[Collected data entries]
*** Begin section ***

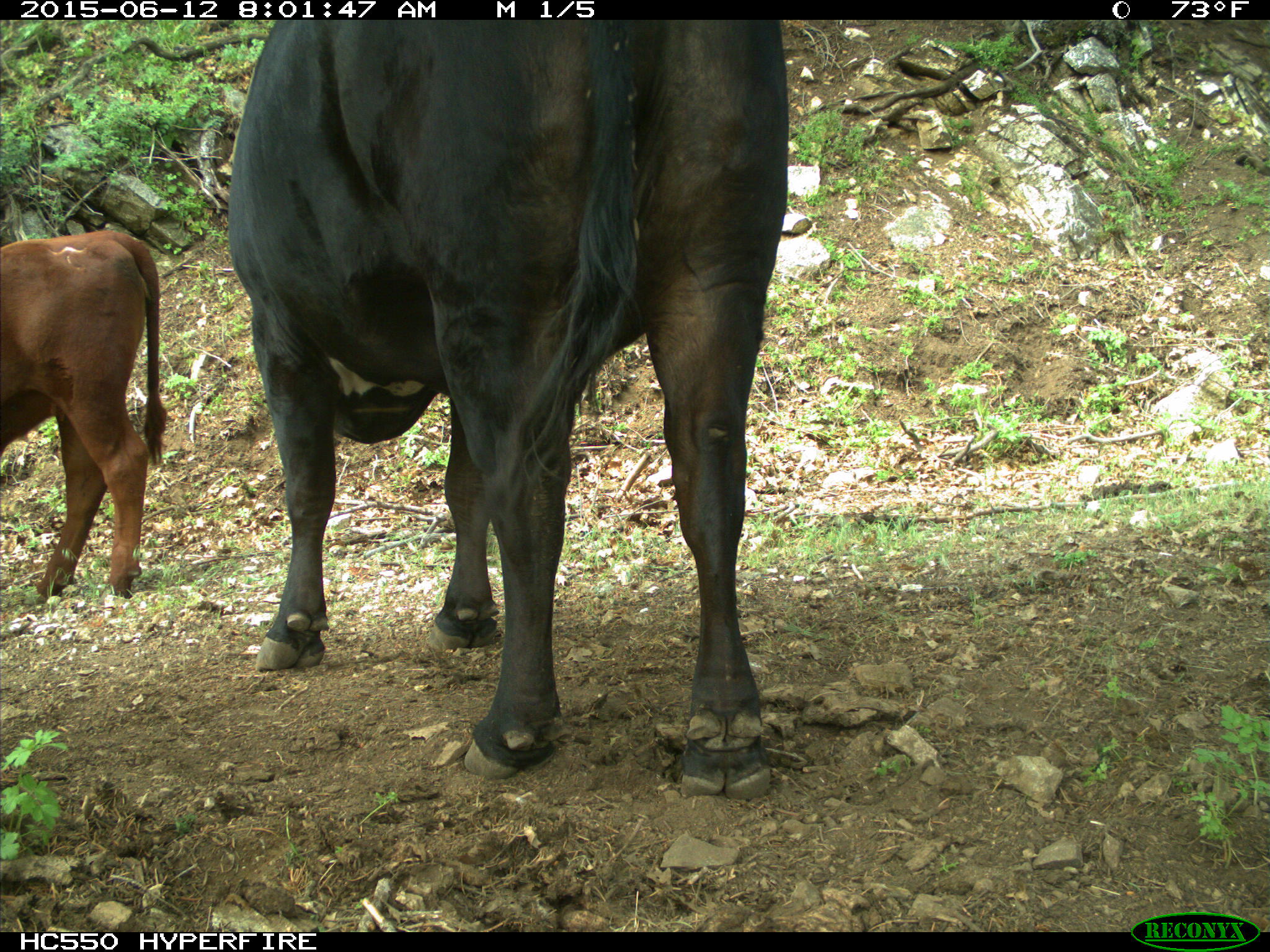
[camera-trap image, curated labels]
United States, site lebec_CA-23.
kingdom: Animalia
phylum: Chordata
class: Mammalia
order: Artiodactyla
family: Bovidae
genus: Bos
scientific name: Bos taurus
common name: domestic cow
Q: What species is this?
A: Bos taurus (domestic cow).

*** End section ***

WHAT IS REQUIRED:
All of the data should come back exactly as written, but without pictures.

SOLUTION TO THE EXERCISE:
[camera-trap image, curated labels]
United States, site lebec_CA-23.
kingdom: Animalia
phylum: Chordata
class: Mammalia
order: Artiodactyla
family: Bovidae
genus: Bos
scientific name: Bos taurus
common name: domestic cow
Q: What species is this?
A: Bos taurus (domestic cow).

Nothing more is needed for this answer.